Mr Javid said he believes a buyer can be found for the UK assets of Tata Steel, including the Port Talbot works in South Wales.

It comes after the Indian firm announced plans this week to sell off its UK steelworks, including those in Stocksbridge and Rotherham - putting more than 2,000 jobs in South Yorkshire, and 15,000 nationally, at risk.

Mr Javid told the Andrew Marr show the Government is willing to act to secure a deal.

He said: “Tata will issue an offer document very soon. Alongside that, the UK Government know that we’re also going to have to offer support to clinch that buyer and give that steel plant [Port Talbot] a long-term, viable future.

“I don’t think nationalisation is a solution to this. Having said that, I also think it wouldn’t be prudent to rule anything out at this stage, but I think that nationalisation is rarely an answer in these situations.

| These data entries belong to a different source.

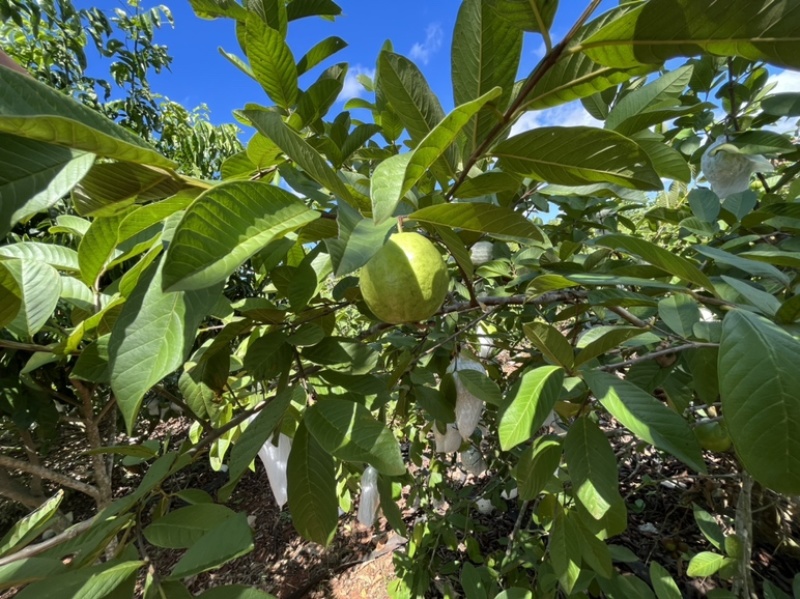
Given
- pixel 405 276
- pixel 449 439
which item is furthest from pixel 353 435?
pixel 449 439

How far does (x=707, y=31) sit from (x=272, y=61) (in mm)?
576

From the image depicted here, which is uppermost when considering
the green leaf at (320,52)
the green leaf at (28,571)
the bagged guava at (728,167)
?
the green leaf at (320,52)

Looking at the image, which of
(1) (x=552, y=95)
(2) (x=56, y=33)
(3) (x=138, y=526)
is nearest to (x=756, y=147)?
(1) (x=552, y=95)

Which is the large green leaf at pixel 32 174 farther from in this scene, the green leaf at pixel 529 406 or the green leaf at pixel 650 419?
the green leaf at pixel 650 419

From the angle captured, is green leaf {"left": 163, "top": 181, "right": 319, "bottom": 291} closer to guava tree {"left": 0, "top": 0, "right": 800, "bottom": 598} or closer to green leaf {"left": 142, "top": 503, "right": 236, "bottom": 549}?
guava tree {"left": 0, "top": 0, "right": 800, "bottom": 598}

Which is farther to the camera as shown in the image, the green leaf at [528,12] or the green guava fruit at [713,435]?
the green guava fruit at [713,435]

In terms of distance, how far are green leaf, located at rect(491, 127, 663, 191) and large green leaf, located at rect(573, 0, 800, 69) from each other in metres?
0.08

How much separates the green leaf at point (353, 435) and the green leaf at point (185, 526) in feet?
0.57

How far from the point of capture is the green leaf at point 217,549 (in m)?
0.45

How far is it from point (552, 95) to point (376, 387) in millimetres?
587

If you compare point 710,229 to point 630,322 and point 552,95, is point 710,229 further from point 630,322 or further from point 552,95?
point 552,95

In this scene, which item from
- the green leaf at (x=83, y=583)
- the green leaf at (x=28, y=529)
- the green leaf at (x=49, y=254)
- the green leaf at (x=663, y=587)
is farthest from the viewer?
the green leaf at (x=663, y=587)

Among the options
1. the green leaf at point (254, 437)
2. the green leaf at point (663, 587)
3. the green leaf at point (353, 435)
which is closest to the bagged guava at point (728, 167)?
the green leaf at point (663, 587)

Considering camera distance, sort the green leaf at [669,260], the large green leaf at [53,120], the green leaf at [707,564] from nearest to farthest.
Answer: the large green leaf at [53,120] → the green leaf at [669,260] → the green leaf at [707,564]
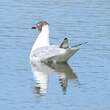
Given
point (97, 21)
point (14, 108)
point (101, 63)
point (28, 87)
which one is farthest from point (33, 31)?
point (14, 108)

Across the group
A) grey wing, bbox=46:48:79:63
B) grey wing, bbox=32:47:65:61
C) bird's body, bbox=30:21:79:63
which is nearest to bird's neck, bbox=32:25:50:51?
bird's body, bbox=30:21:79:63

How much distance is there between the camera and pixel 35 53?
888 inches

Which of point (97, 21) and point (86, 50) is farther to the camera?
point (97, 21)

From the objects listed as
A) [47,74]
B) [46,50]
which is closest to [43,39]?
[46,50]

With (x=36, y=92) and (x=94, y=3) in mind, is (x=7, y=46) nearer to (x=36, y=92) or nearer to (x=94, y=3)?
(x=36, y=92)

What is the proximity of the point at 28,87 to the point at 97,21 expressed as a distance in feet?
25.1

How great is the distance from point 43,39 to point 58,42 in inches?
22.1

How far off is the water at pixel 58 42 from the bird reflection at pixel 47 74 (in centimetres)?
10

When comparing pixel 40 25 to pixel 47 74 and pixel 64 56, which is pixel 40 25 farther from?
pixel 47 74

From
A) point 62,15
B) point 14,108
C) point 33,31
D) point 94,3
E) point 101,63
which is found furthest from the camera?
point 94,3

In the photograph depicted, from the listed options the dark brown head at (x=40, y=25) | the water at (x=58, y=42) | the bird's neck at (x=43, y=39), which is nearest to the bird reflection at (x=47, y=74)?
the water at (x=58, y=42)

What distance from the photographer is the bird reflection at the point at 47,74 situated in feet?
63.7

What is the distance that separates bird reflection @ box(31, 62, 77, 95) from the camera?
19.4 metres

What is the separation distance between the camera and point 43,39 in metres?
23.0
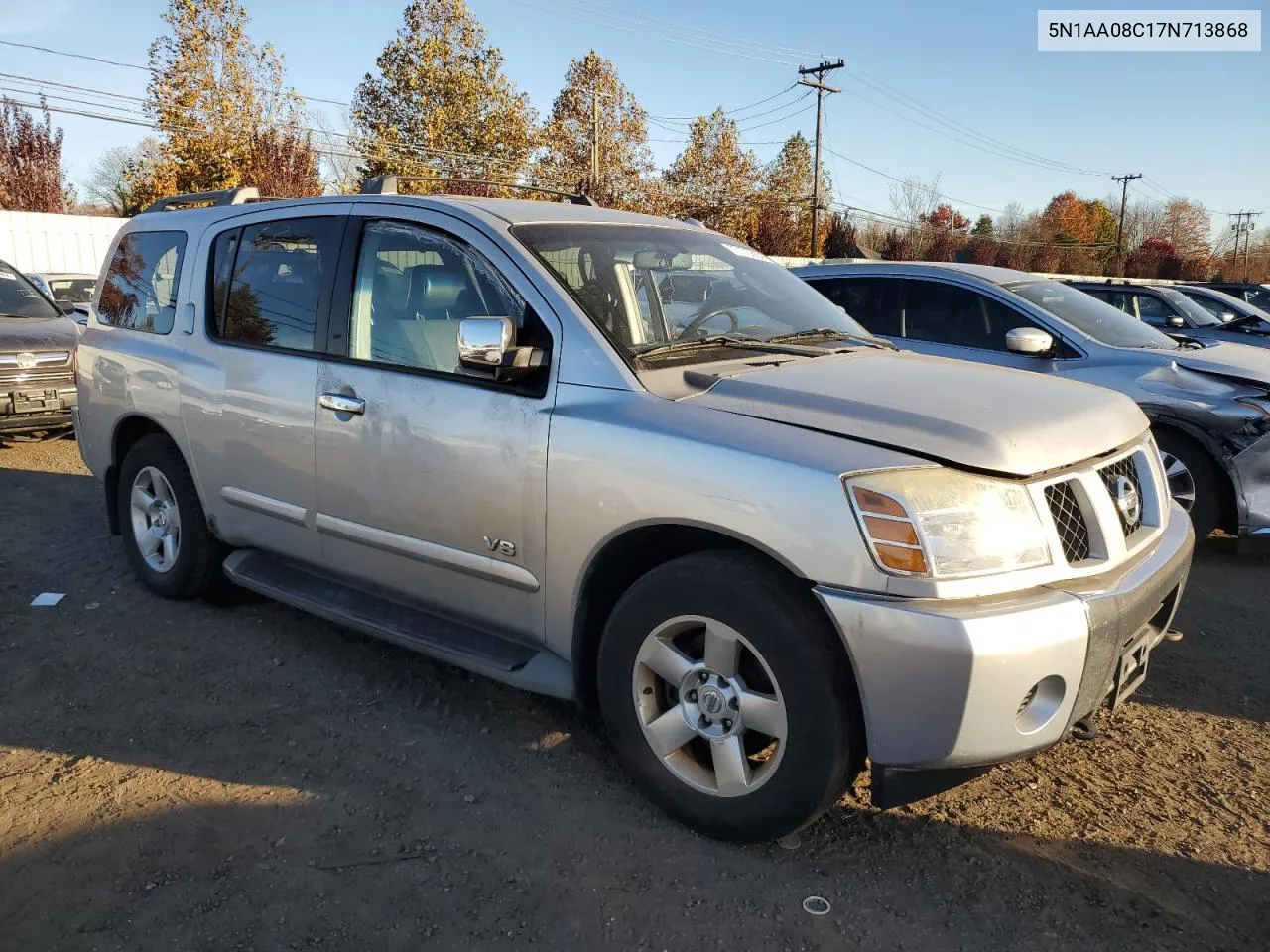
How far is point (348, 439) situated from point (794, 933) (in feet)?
7.53

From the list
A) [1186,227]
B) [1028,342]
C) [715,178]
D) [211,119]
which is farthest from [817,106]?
[1186,227]

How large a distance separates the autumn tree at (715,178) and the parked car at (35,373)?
1483 inches

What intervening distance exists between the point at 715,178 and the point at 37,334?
39945 millimetres

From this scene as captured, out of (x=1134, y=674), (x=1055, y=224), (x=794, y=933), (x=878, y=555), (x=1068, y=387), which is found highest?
→ (x=1055, y=224)

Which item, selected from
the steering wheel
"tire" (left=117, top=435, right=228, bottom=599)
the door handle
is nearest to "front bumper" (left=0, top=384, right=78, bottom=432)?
"tire" (left=117, top=435, right=228, bottom=599)

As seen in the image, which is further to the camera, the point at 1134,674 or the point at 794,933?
the point at 1134,674

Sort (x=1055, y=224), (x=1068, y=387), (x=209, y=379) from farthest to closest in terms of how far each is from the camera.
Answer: (x=1055, y=224), (x=209, y=379), (x=1068, y=387)

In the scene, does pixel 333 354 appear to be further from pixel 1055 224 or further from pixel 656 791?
pixel 1055 224

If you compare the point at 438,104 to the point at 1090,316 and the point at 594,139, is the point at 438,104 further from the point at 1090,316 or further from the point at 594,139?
the point at 1090,316

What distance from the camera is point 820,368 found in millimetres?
3203

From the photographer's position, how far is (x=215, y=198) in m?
4.98

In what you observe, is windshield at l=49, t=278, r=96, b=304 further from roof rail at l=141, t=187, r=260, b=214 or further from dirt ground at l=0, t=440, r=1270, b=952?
dirt ground at l=0, t=440, r=1270, b=952

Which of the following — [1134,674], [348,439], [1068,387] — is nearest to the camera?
[1134,674]

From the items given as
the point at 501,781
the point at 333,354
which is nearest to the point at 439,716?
the point at 501,781
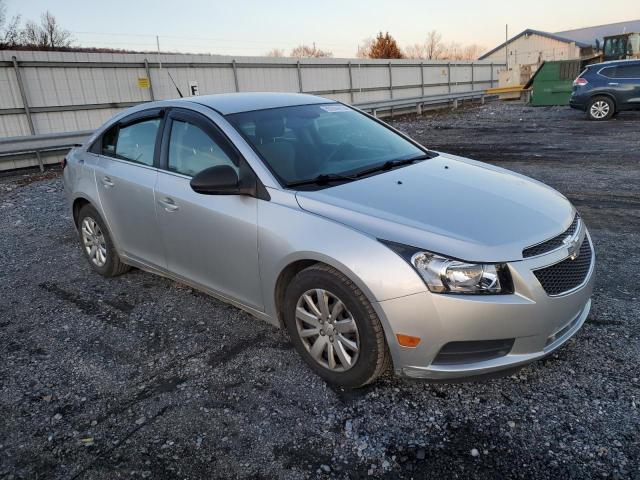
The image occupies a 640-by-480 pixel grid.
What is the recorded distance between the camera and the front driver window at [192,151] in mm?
3479

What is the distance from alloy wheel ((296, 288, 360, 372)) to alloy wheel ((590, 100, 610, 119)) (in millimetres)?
16668

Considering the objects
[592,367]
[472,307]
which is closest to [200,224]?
[472,307]

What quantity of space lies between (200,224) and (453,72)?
3001cm

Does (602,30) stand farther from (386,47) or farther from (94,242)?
(94,242)

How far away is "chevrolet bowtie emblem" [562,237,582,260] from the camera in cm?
278

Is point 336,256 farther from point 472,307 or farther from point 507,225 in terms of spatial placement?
point 507,225

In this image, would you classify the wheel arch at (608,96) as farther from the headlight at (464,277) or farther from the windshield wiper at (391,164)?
the headlight at (464,277)

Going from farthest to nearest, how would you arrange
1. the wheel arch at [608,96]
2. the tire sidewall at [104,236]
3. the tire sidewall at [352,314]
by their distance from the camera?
the wheel arch at [608,96] → the tire sidewall at [104,236] → the tire sidewall at [352,314]

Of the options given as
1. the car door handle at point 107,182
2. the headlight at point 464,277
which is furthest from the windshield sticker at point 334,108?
the headlight at point 464,277

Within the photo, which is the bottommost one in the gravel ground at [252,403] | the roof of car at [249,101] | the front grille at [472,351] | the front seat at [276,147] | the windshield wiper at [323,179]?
the gravel ground at [252,403]

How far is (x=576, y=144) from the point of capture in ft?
38.8

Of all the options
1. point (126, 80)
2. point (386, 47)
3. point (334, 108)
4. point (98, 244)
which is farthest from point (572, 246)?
point (386, 47)

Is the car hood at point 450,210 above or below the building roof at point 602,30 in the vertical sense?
below

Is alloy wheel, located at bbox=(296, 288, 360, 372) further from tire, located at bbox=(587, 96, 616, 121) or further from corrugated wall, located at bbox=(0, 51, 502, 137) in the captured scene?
tire, located at bbox=(587, 96, 616, 121)
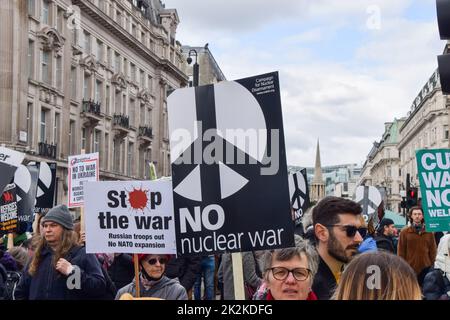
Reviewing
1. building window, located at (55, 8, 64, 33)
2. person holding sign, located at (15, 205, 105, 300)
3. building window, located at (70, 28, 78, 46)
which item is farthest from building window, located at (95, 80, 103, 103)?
person holding sign, located at (15, 205, 105, 300)

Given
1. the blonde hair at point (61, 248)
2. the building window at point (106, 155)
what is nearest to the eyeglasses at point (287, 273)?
the blonde hair at point (61, 248)

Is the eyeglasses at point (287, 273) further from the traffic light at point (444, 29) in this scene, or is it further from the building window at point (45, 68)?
the building window at point (45, 68)

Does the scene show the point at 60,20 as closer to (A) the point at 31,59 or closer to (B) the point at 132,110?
(A) the point at 31,59

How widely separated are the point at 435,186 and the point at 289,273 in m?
4.10

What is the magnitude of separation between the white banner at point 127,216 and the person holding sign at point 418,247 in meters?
5.96

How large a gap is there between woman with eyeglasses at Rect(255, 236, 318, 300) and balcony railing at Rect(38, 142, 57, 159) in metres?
36.9

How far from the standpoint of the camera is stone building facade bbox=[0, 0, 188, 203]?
37312 mm

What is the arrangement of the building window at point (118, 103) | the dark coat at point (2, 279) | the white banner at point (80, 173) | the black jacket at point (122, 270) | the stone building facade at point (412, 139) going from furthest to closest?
the stone building facade at point (412, 139), the building window at point (118, 103), the white banner at point (80, 173), the black jacket at point (122, 270), the dark coat at point (2, 279)

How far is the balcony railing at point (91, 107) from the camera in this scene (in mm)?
47594

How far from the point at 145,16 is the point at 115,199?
58579mm

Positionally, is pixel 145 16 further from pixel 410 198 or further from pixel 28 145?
pixel 410 198

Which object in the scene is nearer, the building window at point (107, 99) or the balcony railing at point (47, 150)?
the balcony railing at point (47, 150)
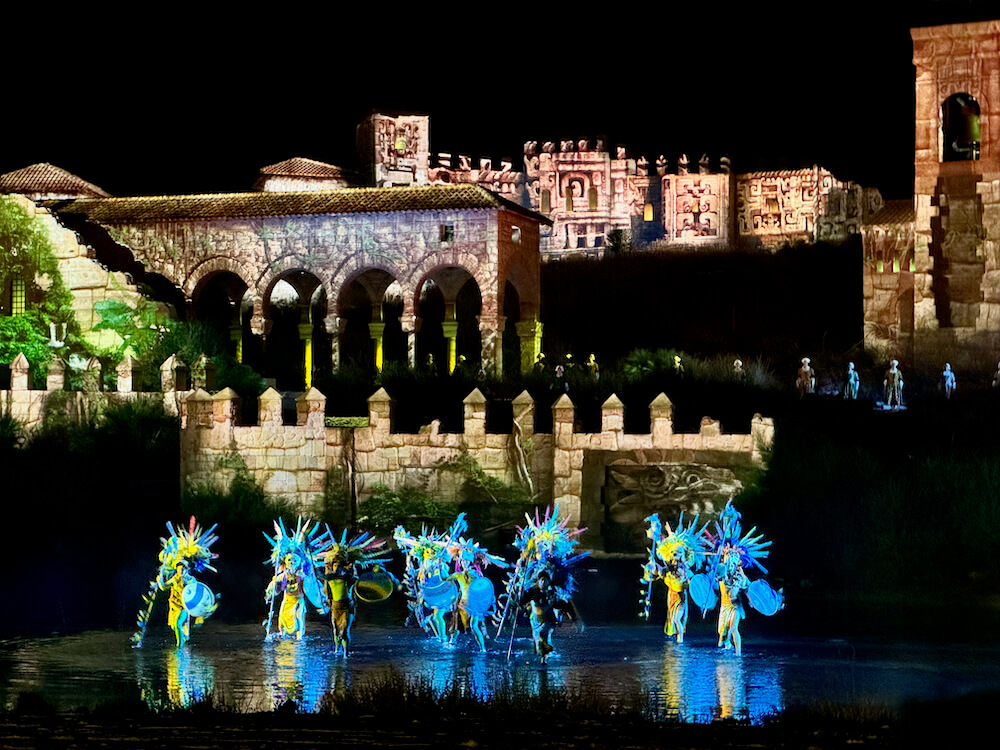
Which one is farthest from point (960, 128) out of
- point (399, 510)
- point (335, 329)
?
point (399, 510)

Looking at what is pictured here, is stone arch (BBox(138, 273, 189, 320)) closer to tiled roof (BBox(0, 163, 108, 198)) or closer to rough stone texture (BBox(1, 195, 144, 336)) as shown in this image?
rough stone texture (BBox(1, 195, 144, 336))

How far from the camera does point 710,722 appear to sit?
1215cm

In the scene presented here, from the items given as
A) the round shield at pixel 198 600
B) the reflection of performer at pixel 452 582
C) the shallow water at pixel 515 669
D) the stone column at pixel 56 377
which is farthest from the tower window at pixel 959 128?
the round shield at pixel 198 600

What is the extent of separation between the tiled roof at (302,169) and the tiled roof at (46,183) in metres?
5.94

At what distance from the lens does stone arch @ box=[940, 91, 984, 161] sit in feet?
113

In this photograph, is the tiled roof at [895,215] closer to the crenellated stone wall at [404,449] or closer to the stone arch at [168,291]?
the stone arch at [168,291]

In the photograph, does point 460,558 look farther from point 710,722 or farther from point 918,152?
point 918,152

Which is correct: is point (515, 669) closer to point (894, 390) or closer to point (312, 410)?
point (312, 410)

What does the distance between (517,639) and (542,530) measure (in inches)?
85.7

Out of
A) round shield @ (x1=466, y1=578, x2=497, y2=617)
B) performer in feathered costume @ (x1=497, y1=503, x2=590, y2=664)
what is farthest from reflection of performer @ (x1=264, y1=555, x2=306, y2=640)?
performer in feathered costume @ (x1=497, y1=503, x2=590, y2=664)

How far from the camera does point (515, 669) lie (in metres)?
14.9

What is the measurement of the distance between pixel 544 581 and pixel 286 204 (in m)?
21.3

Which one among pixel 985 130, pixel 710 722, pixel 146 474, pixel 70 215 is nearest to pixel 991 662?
pixel 710 722

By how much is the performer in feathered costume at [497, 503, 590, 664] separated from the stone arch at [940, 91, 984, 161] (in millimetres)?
21443
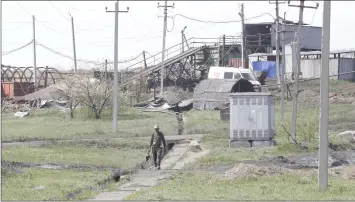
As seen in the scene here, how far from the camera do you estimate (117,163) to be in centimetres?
3120

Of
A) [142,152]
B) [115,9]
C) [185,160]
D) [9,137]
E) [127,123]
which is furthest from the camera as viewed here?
[127,123]

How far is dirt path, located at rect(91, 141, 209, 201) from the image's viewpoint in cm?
2125

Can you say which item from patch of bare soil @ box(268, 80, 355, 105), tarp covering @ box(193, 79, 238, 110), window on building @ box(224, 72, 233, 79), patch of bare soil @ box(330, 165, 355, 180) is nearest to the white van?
window on building @ box(224, 72, 233, 79)

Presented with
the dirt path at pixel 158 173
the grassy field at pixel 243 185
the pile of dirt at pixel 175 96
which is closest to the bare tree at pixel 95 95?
the pile of dirt at pixel 175 96

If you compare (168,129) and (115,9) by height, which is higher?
(115,9)

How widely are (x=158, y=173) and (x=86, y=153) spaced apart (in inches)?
304

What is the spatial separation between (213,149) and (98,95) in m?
21.8

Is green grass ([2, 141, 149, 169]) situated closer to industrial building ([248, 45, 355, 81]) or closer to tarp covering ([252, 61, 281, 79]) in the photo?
industrial building ([248, 45, 355, 81])

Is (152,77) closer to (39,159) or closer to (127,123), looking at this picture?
(127,123)

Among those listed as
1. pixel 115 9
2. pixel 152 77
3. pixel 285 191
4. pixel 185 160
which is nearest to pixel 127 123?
pixel 115 9

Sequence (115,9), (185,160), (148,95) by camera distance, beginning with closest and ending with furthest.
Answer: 1. (185,160)
2. (115,9)
3. (148,95)

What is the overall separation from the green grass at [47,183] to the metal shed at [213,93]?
33126 mm

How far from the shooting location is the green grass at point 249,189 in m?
18.5

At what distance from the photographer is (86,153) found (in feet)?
113
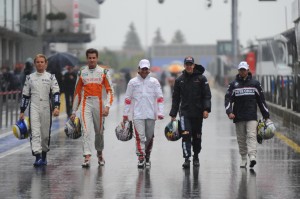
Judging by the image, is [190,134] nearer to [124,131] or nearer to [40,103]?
[124,131]

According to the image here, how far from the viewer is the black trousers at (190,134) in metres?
15.3

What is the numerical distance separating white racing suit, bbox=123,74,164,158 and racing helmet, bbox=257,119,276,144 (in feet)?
5.01

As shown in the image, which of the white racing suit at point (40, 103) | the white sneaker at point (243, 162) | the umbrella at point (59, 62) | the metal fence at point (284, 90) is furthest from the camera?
the umbrella at point (59, 62)

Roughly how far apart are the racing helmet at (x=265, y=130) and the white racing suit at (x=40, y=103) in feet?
10.4

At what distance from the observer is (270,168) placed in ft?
49.5

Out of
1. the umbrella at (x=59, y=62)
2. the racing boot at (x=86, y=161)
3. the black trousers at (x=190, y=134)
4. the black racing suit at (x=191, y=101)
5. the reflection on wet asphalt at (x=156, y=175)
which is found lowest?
the reflection on wet asphalt at (x=156, y=175)

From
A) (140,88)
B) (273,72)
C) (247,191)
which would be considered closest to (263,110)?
(140,88)

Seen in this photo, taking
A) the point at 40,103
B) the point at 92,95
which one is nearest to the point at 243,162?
the point at 92,95

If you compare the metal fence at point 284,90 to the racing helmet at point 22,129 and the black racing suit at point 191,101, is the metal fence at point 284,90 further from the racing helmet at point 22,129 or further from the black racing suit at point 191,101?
the racing helmet at point 22,129

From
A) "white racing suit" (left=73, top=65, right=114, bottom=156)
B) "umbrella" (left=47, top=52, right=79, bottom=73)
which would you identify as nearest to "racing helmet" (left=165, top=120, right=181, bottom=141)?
"white racing suit" (left=73, top=65, right=114, bottom=156)

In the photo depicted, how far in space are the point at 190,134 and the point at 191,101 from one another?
0.51 m

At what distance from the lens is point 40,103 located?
15625mm

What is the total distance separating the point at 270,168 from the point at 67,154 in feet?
13.9

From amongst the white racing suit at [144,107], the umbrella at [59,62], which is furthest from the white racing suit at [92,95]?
the umbrella at [59,62]
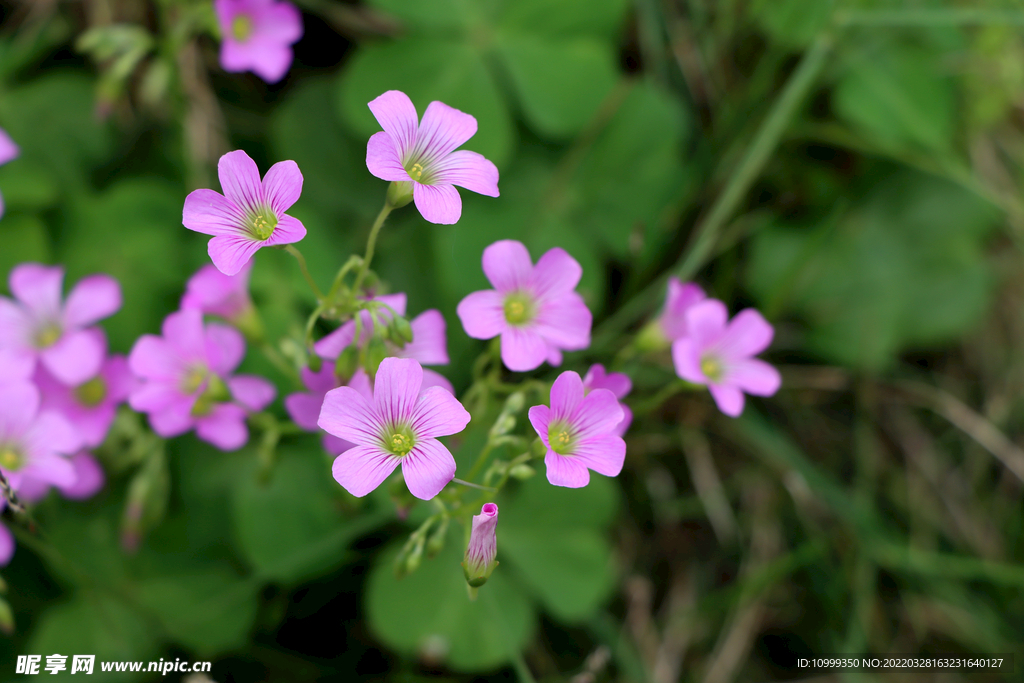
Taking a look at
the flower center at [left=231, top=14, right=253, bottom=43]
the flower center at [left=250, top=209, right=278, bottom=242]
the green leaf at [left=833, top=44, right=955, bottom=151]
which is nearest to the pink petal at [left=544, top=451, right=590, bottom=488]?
the flower center at [left=250, top=209, right=278, bottom=242]

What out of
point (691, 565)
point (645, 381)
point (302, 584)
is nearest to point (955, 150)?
point (645, 381)

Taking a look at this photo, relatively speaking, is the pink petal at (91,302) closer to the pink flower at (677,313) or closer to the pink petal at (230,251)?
the pink petal at (230,251)

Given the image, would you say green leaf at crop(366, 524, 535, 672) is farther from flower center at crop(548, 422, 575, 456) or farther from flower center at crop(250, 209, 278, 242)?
flower center at crop(250, 209, 278, 242)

“I want to see steelmaking continuing in Port Talbot, I want to protect as many jobs as possible, I want to find a buyer for the whole of the business.”

Mr Javid indicated the Government was ready to provide further assistance with reducing the energy costs of running Port Talbot.

“Any potential investor would want to see movement on that,” he said.

He also suggested the Government could help with the costs of the pension scheme - which dates back to the former nationalised British Steel.

“No-one is talking about nationalisation of pension schemes but it is something I absolutely recognise is a challenge,” he said.

Mr Javid said Tata had first informed the Government ‘a few weeks ago’ it was reviewing its entire operations in the UK - including the possible closure of Port Talbot.

While they had succeeded in persuading the company to move to an open sales process, the Business Secretary - who was on a trade mission to Australia at the time - admitted they had been caught by surprise by the Tata board’s announcement in Mumbai last week.

“What we actually knew was that it was an important meeting. But when they made the announcement we didn’t anticipate they would go that far,” he said.

“The strength of the announcement and how far they went - particularly what they said about timing - was much further than we expected.”

It comes after steel tycoon Sanjeev Gupta said he was opening talks with Tata Steel about potentially taking over the Port Talbot plant but was not able to buy the entire UK operation.

He told the Sunday Telegraph that any deal would require a ‘proper partnership’ with the Government if it was to succeed.